Kompas.com - 27/11/2009, 23:58 WIB

KOMPAS.com - Memasuki usia 7-9 bulan, seorang anak cenderung akan menolak untuk digendong oleh orang selain orangtuanya, atau pun sanak saudara yang sering ia temui. Tak sedikit pula anak yang menangis jika ada orang lain yang belum ia kenal atau jarang ia temui berusaha menyentuhnya. Hal seperti ini terkadang membuat orangtua merasa malu, karena takut dianggap tidak mengajarkan sopan santun kepada anaknya. Tetapi apa yang sebenarnya membuat anak menolak digendong orang lain?
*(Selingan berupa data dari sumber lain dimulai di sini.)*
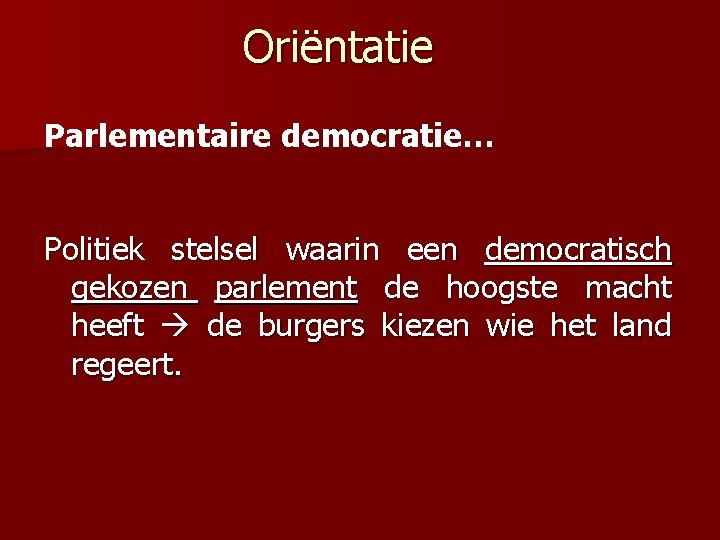 Oriëntatie

Parlementaire democratie…

Politiek stelsel waarin een democratisch gekozen parlement de hoogste macht heeft → de burgers kiezen wie het land regeert.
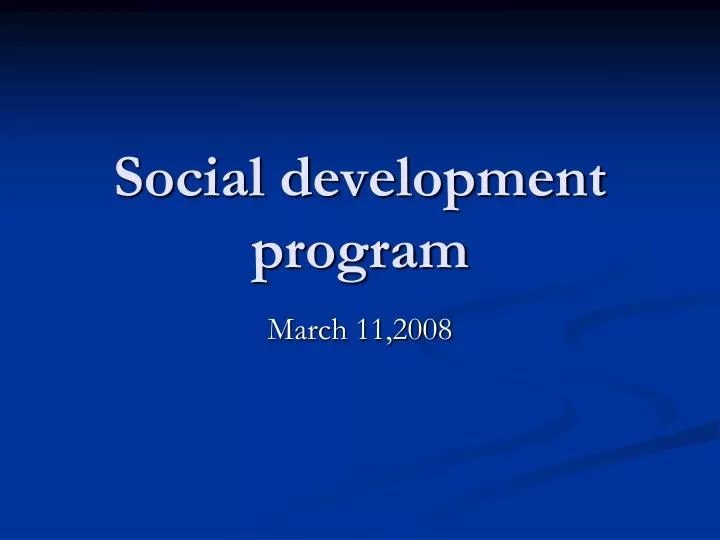 Social development program

March 11,2008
Menurut Robin Goldstein, PhD, dalam bukunya, Buku Pintar Orang Tua, reaksi penolakan anak ini merupakan tahap yang normal dalam perkembangannya. Reaksi ini muncul karena kesadaran dirinya akan dunia sudah berkembang. Ia menyadari, bahwa orangtuanya merupakan orang yang spesial, berbeda, dan mengaitkannya dengan kegembiraan. Si bayi memiliki perasaan menyenangkan dengan orangtuanya, dan ia merasa nyaman bersama mereka. Ia takut atau khawatir jika terpisah, sehingga ia tak akan mendapatkan perasaan nyaman itu lagi.

Di masa ini, Robin mengatakan, bahwa anak-anak juga baru mempercayai akan suatu hal jika ia dapat melihatnya. Saat orangtua menjauh dari dirinya, ia akan khawatir dan menangis. Biasanya tahap perkembangan ini menyulitkan orangtua karena terkadang bisa menimbulkan perasaan malu dan membuat orangtua sulit menerima bantuan orang lain untuk menjaga si anak. Beberapa orang dewasa akan menyalahkan orangtuanya dengan mengatakan, “Kamu terlalu memanjakan anak dengan menggendongnya terus!”
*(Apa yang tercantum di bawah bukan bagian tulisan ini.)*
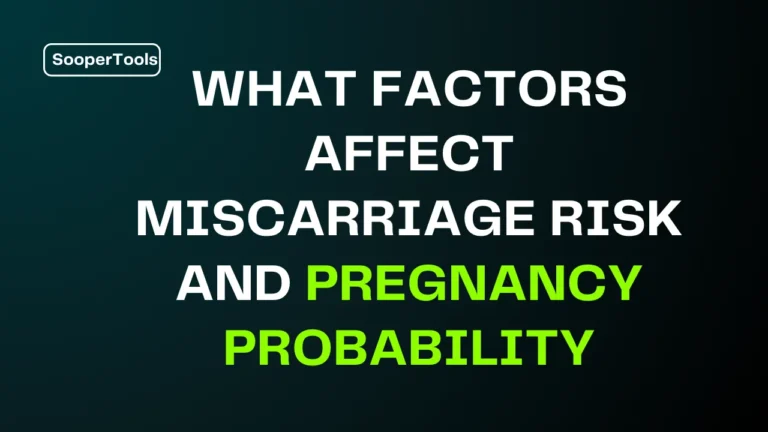 SooperTools

WHAT FACTORS AFFECT MISCARRIAGE RISK AND PREGNANCY PROBABILITY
Memasuki tahap ini, sadarilah, bahwa si kecil hanya khawatir untuk berpisah dari Anda, dan perasaannya adalah hal yang wajar. Tak perlu memaksa bayi untuk pergi dengan orang lain. Ketika ia merasa sudah siap, ia akan melakukannya. Yang bisa Anda lakukan adalah dengan menuruti keperluan si bayi, ajak orang lain berbicara kepadanya dan bermain dengannya sementara Anda tetap menggendongnya. Jelaskan pula kepada orang yang berniat untuk menggendong si kecil bahwa si kecil sedang melewati tahap perkembangan, sama seperti anak lain seusianya. Dengan demikian orang tersebut tidak merasa frustrasi atau kesal, dan memaklumi keadaan putra atau putri Anda.
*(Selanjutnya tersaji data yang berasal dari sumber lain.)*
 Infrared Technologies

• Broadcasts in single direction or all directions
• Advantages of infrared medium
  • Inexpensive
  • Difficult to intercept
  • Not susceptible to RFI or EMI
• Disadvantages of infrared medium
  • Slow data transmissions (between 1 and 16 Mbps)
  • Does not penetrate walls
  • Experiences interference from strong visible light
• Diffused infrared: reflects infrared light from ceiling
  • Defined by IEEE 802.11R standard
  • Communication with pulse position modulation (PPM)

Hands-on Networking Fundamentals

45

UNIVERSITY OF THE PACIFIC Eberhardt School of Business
Selama tahap ini, banyak bayi yang sulit berpisah dari pelukan orangtuanya. Jika Anda hendak menitipkan bayi kepada pengasuh baru, beri pengertian kepada si pengasuh bahwa si bayi mungkin membutuhkan penghiburan dan pelukan. Jika si anak menangis saat Anda beranjak, Anda akan merasa sulit untuk berpisah. Jika ini terjadi, coba minta si pengasuh memanggil nama si kecil dan menarik perhatiannya ke arah lain.

Pada saat-saat tertentu, Anda mungkin akan mencoba pergi saat anak tidak melihat. Awalnya, ketika anak tidak menyadari, ia tak akan menangis. Namun ketika ia mencari Anda dan Anda tidak ada, ia akan mulai menangis. Lebih baik jika Anda mengucapkan salam perpisahan agar ia tidak ketakutan.

Anda akan tahu bahwa ketakutan anak terhadap orang asing berkurang ketika Anda melihatnya sudah bisa beradaptasi dengan orang lain, dan ia memperlihatkan ekspresi nyaman ketika digendong orang lain. Saat tahap ini berhasil dilalui, anak akan merasa nyaman dan senang bersama orang lain.